# Point in vertex defined box algorithm?

How would I test if a point is within a 3D box that is defined by its 8 points only or by its 6 quads? (Dont have access to normal vectors)

The box is made up of triangles, but the two polygons on each side are aligned so could be considered a quad.

## Answers

You can test that by forming 6 square pyramids with your point as head and 4 vertices of a each quad as base, then summing up volumes of square pyramids. If sum of volumes is equal to volume of your box, the point is in the box. If sum of volumes is greater than your box's volume, it's outside of the box (sum of volumes would never be less than box volume).

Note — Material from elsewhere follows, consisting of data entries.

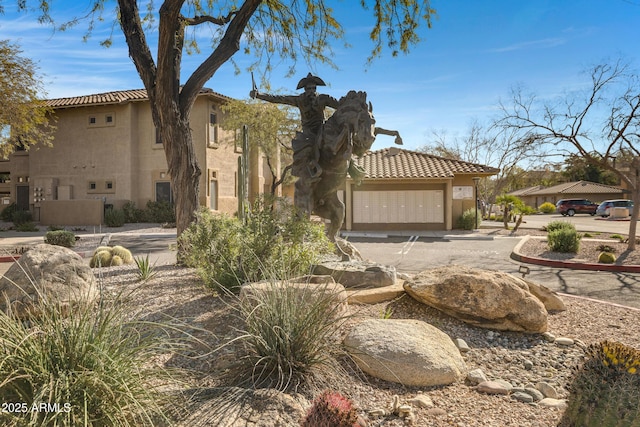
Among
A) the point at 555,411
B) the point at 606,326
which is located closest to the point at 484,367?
the point at 555,411

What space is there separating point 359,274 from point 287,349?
2667 millimetres

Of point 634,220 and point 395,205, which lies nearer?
point 634,220

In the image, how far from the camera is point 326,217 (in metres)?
7.30

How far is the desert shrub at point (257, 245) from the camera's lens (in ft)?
18.0

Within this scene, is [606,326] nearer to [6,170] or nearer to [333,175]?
[333,175]

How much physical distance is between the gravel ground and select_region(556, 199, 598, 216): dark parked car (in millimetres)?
44488

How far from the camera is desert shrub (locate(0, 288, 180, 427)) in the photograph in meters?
2.18

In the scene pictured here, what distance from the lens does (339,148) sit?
646 cm

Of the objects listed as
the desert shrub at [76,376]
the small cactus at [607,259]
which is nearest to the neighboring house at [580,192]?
the small cactus at [607,259]

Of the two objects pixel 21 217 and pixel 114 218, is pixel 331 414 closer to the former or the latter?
pixel 114 218

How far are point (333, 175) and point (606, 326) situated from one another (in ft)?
14.4

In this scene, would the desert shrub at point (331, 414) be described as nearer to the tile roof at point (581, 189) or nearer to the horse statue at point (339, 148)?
the horse statue at point (339, 148)

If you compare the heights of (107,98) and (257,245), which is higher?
(107,98)

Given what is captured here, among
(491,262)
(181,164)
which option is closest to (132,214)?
(181,164)
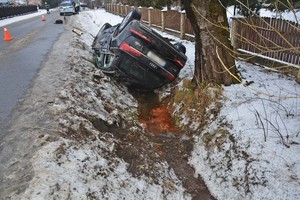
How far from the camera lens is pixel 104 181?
3.38 meters

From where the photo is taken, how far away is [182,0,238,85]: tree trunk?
5.31 m

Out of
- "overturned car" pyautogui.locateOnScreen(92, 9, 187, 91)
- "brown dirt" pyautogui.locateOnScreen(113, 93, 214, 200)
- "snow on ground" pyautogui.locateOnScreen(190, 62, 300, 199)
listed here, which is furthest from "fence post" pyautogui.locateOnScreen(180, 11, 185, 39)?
"snow on ground" pyautogui.locateOnScreen(190, 62, 300, 199)

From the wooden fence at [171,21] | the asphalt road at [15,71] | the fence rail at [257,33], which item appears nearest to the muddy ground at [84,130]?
the asphalt road at [15,71]

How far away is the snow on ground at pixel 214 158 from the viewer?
10.5ft

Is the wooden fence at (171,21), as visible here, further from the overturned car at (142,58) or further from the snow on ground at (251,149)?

For calculating volume of each square pyramid, you can break it into two tetrahedrons where their volume could be easily calculated by a mix vector product. You can calculate volume of box with mix vector product as well.

Assuming the points have a known order, you could work out the normal vectors. There's no need to normalise them for this sort of test so the cost isn't prohibitive. If you already know it's a cuboid then you need work out only two normals as you can get the third with the cross product, then use the other points to get distances. Obviously you're cross-producting to get normals anyway, so that's more a question about what information you want to expose to whom.

If the points don't have a known order then you can probably apply a miniature version of QuickHull — starting from the initial triangle you should find either that you already have one of the real edge faces (in which case you can use that normal and find the relevant points at the other extreme of that normal plus the requirement of mutual orthogonality to get to all three normals) or that one step gives you at least two real edges, which you'll spot when their local sets of points in front go empty.